• [EXCERPTED PASSAGE]
Memory as the Agent of the Self

            Having reviewed these various ways that we loosely and indeed mistakenly attribute identity to things that do not in fact remain numerically the same or identical to themselves, Hume turns to personal identity to conclude, “The identity which we ascribe to the mind of man is only a fictitious one and of a like kind with that which we ascribe to vegetables and animal bodies.”  This then brings us to the question of what is responsible for, or what is the agent of, the fiction, and Hume’s answer is the memory. 

            At the beginning of his consideration of the self, as we noted, Hume asserts that there is no real idea of a self, because all ideas come from sense impressions and there is no object of self to have a sense impression of: we can never set eyes on our self.  Therefore we are left to explain the idea of the self as a matter not of a real and self-subsistent object but of associations of ideas that are real, namely the perceptions in the mind that have come from sense impressions (recall that perceptions include both impressions and ideas, the former being external, the latter internal); it is thus that Hume describes the self as “a bundle of perceptions.”  So the question now is, how do certain perceptions get bundled together in the first place to make up what I refer to as “myself”?  Recall that there are three ways that ideas become associatedresemblance, contiguity and cause and effect.  Since these are the only three ways that ideas become associated, it can only be by such means that my perceptions become related to one another and so “bundled” into a “self”; and Hume argues that both resemblance and cause and effect, but not contiguity, are at play in so constituting personal identity.

• [COLLECTED DATA]

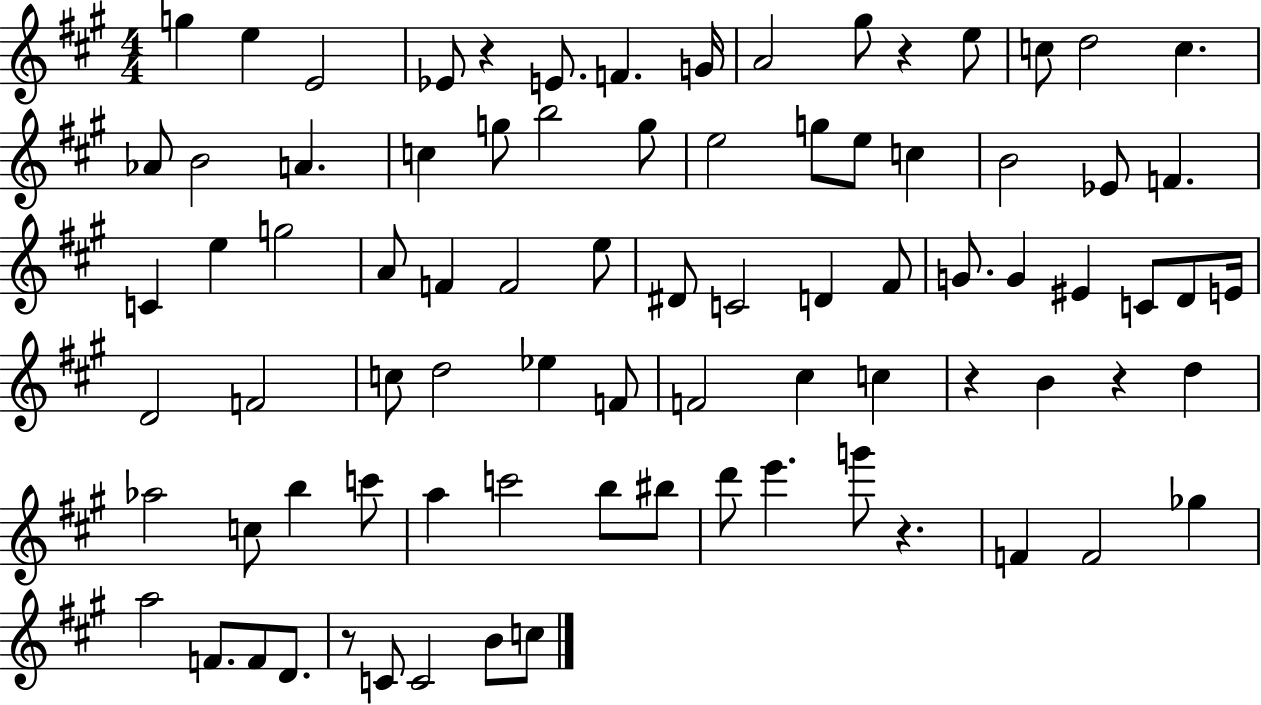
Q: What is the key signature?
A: A major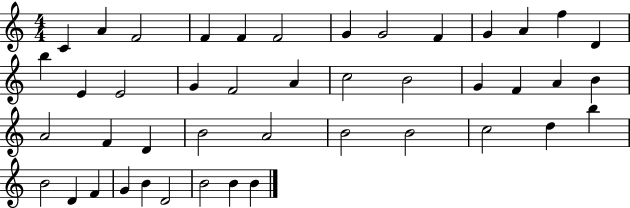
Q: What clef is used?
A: treble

• [GIVEN INSTRUCTION 1] According to the passage on Hume and the self, which of the three ways that ideas become associated is not at play in constituting personal identity?
• [GIVEN INSTRUCTION 2] Carry on the passage about Hume's account of the self from the point where it stops.

• [RESULT 1] Contiguity.

• [RESULT 2]
               Clearly as I walk along the street, I experience a constant stream of distinct impressions, and it is not difficult to see that each distinct impression I see, from moment to moment, is typically very similar to the ones preceding it, which linger in my memory, since after all it appears to be “same” street I am walking down as I go along.  Thus it is easy to see how the mind might string together these succeeding perceptions and attribute them to being the perceptions made by the selfsame object, namely “I,” thus the idea of personal identity, as the “I” who is experiencing this stream of similar perceptions.  Thus “the memory not only discovers the identity, but also contributes to its production by producing the relation of resemblance among the perceptions.”  (We might note that there may be an objection to this: since the street that I walk along only appears to be the same (but is in fact changing along with each succeeding impression of it), we might wonder how we can be sure that we will automatically recognize this street as the “same” from moment to moment, since it is not in fact the same.)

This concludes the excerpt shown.